▸ **STORED RECORDS**
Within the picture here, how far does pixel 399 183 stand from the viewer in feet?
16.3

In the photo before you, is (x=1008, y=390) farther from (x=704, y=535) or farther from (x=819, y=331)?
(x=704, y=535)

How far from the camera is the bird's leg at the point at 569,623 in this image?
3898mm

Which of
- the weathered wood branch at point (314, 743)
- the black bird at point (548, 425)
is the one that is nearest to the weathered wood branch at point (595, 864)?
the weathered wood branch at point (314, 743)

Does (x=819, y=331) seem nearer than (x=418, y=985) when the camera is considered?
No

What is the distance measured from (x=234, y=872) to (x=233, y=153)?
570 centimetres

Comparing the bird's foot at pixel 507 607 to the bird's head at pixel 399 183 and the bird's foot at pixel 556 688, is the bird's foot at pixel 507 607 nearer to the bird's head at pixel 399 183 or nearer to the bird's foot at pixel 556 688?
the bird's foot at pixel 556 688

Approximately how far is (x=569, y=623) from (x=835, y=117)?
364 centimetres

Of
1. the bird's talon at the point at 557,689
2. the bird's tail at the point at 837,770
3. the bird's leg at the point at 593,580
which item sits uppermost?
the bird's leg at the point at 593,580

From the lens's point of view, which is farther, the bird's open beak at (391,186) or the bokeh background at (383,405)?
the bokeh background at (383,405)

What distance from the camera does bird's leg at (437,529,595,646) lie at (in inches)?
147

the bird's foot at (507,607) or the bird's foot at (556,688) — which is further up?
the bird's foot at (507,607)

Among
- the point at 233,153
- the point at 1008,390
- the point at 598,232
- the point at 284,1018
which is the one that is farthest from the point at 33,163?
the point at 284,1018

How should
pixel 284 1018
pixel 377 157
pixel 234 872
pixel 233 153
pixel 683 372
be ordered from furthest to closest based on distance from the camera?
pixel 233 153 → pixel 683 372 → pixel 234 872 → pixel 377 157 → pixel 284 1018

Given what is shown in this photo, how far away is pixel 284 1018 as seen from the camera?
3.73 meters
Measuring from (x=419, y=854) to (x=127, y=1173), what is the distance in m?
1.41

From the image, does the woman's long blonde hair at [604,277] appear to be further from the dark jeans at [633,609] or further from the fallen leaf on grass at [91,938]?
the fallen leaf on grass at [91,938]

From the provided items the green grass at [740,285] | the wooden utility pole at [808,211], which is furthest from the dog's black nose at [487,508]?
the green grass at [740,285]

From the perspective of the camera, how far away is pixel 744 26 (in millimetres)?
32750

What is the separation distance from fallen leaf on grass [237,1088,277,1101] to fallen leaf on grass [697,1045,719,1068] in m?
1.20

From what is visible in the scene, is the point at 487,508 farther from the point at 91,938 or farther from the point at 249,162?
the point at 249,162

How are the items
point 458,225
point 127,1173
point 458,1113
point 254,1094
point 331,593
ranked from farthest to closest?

▸ **DIRECTIVE**
List the rows above as a JSON array of strings, one string per line, from the first line up to and including the line with "570 centimetres". Omit blank lines.

▸ **TASK RESULT**
[
  "Within the picture here, how far does pixel 399 183 stand from the viewer in feet?",
  "16.3",
  "In the photo before you, is (x=1008, y=390) farther from (x=704, y=535) or farther from (x=819, y=331)?",
  "(x=704, y=535)",
  "How far from the camera is the bird's leg at the point at 569,623 in this image?",
  "3898mm",
  "Which of",
  "- the weathered wood branch at point (314, 743)",
  "- the black bird at point (548, 425)",
  "is the one that is nearest to the weathered wood branch at point (595, 864)?",
  "the weathered wood branch at point (314, 743)",
  "Does (x=819, y=331) seem nearer than (x=418, y=985) when the camera is considered?",
  "No",
  "What is the distance measured from (x=234, y=872) to (x=233, y=153)?",
  "570 centimetres"
]